Oliver Barclay urged clear-thinking evangelical graduates to consider two major directions: to pursue an academic career; or if ordained to apply for vacant churches in university towns.  Gradually the tide of liberalism began to turn. Oliver was succeeded in 1980 by Robin Wells under whom from the mid-late 1980s the regional teams would be formed, opening the way for the appointment, under Bob Horn’s leadership, of the first relay workers.

In retirement, Dr Barclay continued to serve on the IVP long-range planning group, and was instrumental in the founding of the UCCF Research Council to oversee the work of Tyndale House in Cambridge and the new Whitefield Institute in Oxford.
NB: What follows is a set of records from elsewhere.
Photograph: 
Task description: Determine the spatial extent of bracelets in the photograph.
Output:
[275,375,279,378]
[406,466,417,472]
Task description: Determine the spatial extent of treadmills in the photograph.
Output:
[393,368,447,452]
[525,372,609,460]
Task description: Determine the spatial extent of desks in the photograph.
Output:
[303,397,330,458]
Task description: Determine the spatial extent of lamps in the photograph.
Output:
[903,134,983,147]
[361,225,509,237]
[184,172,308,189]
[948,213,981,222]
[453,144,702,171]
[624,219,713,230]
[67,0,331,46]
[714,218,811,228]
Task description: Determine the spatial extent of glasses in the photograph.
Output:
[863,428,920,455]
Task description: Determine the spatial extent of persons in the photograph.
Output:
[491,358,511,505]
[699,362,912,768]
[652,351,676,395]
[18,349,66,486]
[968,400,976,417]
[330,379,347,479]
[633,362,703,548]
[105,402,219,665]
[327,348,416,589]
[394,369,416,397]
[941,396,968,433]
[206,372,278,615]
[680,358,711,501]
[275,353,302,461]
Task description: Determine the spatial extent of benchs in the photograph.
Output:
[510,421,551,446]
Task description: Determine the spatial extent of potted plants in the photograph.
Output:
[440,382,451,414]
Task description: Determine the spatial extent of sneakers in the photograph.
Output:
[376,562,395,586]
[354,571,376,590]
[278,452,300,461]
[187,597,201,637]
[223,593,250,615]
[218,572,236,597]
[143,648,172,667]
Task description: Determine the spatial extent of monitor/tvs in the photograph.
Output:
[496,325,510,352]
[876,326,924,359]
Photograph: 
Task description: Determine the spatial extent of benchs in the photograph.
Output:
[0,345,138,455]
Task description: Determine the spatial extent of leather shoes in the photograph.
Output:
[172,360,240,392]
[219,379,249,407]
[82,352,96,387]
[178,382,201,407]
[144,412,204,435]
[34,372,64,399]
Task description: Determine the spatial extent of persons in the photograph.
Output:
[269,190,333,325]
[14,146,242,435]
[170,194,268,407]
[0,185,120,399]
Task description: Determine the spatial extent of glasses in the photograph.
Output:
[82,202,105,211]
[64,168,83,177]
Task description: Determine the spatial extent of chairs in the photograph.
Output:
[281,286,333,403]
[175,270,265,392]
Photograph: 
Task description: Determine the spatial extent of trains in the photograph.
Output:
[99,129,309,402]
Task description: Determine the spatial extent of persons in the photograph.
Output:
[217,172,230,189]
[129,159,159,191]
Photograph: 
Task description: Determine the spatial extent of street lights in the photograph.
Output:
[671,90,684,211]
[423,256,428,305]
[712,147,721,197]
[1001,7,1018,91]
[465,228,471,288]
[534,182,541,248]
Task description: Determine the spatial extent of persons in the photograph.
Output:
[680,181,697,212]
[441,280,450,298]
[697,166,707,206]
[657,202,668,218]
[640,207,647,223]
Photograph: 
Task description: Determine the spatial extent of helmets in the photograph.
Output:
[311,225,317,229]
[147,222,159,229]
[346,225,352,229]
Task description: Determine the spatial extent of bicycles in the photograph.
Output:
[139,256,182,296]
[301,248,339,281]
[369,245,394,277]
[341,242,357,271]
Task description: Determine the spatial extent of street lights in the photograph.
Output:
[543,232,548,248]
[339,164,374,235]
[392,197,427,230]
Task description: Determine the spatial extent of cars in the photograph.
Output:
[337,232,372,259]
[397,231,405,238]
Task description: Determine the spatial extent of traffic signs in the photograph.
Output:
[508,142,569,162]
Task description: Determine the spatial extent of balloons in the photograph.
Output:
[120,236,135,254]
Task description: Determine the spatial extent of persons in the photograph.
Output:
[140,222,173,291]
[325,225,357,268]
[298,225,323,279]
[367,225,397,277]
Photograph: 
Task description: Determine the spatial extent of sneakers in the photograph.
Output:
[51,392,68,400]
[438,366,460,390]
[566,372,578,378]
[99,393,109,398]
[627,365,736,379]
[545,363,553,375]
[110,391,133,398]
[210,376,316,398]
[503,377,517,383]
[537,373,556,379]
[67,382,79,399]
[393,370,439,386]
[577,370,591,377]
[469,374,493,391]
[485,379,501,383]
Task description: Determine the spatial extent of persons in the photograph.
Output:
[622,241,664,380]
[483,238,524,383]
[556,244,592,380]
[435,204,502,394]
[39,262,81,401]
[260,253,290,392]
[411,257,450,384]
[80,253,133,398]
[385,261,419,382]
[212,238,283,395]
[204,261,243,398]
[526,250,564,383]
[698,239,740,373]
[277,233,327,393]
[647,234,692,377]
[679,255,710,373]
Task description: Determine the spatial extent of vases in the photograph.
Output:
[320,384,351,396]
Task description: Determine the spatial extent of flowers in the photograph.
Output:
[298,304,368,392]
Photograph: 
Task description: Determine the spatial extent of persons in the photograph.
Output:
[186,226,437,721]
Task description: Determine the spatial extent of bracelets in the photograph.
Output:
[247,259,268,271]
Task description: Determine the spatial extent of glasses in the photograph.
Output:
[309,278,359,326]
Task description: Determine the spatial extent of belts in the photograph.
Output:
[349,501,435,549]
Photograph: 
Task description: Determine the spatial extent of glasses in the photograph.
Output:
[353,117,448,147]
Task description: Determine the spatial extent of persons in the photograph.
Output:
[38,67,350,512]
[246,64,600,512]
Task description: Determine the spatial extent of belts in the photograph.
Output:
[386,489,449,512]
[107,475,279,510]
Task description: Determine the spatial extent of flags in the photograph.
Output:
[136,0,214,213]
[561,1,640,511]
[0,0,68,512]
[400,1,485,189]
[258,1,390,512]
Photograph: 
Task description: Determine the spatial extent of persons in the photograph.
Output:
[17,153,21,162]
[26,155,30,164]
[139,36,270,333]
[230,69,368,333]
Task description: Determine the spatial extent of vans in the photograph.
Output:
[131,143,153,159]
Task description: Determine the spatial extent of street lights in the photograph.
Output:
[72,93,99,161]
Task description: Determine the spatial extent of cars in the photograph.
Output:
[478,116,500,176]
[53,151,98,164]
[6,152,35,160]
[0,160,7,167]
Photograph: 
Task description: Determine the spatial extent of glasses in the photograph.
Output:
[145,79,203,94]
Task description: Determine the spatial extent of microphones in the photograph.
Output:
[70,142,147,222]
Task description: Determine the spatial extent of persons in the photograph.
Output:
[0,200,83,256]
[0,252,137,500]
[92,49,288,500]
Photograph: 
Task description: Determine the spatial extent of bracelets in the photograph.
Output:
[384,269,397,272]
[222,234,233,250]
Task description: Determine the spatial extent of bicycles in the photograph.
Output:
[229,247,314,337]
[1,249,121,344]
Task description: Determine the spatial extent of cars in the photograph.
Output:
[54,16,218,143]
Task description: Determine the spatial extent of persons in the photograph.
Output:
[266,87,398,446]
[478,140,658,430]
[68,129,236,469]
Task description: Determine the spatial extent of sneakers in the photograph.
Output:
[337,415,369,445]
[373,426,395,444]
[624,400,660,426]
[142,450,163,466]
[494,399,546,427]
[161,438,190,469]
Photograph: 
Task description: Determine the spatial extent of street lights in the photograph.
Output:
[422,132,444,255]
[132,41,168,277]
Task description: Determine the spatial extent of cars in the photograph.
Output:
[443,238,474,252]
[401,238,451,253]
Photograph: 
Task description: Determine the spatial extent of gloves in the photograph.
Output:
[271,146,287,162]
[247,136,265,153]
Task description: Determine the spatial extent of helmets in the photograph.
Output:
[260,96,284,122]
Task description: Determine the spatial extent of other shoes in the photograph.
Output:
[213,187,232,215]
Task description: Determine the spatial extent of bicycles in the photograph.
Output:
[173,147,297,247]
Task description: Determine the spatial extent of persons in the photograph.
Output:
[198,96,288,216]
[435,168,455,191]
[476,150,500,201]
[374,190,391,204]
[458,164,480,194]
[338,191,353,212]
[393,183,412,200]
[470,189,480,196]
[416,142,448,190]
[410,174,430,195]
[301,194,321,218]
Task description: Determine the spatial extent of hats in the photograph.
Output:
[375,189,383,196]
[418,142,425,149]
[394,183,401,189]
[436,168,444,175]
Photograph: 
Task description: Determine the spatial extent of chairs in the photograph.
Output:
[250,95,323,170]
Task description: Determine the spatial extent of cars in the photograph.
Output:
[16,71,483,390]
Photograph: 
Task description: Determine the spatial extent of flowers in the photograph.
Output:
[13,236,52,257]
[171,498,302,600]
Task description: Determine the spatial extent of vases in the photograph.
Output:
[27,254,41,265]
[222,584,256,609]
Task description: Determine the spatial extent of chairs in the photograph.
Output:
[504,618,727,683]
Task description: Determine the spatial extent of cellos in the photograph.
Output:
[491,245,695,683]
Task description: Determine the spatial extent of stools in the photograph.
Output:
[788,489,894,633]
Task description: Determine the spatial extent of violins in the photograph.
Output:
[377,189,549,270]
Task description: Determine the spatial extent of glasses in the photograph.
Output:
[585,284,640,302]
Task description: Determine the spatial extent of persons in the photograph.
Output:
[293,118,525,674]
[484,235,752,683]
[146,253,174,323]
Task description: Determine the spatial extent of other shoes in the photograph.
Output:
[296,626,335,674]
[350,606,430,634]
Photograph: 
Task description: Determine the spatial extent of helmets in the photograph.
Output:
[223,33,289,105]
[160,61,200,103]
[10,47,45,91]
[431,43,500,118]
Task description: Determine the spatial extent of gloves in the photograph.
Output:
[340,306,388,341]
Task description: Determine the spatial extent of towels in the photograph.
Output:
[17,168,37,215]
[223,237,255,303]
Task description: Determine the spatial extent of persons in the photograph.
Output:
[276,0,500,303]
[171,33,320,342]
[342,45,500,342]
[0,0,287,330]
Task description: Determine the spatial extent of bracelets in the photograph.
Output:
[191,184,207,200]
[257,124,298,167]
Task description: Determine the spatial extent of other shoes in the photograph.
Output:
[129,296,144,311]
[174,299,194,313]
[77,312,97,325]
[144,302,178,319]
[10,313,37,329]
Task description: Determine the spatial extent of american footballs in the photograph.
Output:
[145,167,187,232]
He was co-founder in 1989 of the journal Science and Christian Belief, joint organ of the Victoria Institute and of Christians in Science.

Oliver served on the Executive Committee of the International Fellowship of Evangelical Students (IFES) from 1959-1983, and as its chair from 1971-79. He served as an Honorary Vice-President from 1983-91, and was always particularly thrilled to see its pioneering work pass into the hands of national leaders. This global movement now has presence in over 150 nations.

Oliver Barclay wrote several books including Evangelicalism in Britain 1935-1995 (IVP, 1997) and in the 1980s he edited a book series entitled When Christians Disagree. He had no formal theological training but developed in himself – and cultivated in his staff – the ability to ‘think theologically’. He read through Calvin’s Institutes each year and prayed daily for a deeper understanding of the meaning of the death of Christ. He never lost sight of his dual task, to strengthen a witness to Christ both in the student world and among faculty.

We thank God for Oliver Barclay’s tenacity and far-sightedness, his shrewd judgment and his passion for the gospel; and we commend his widow Daisy and his four children to your prayers.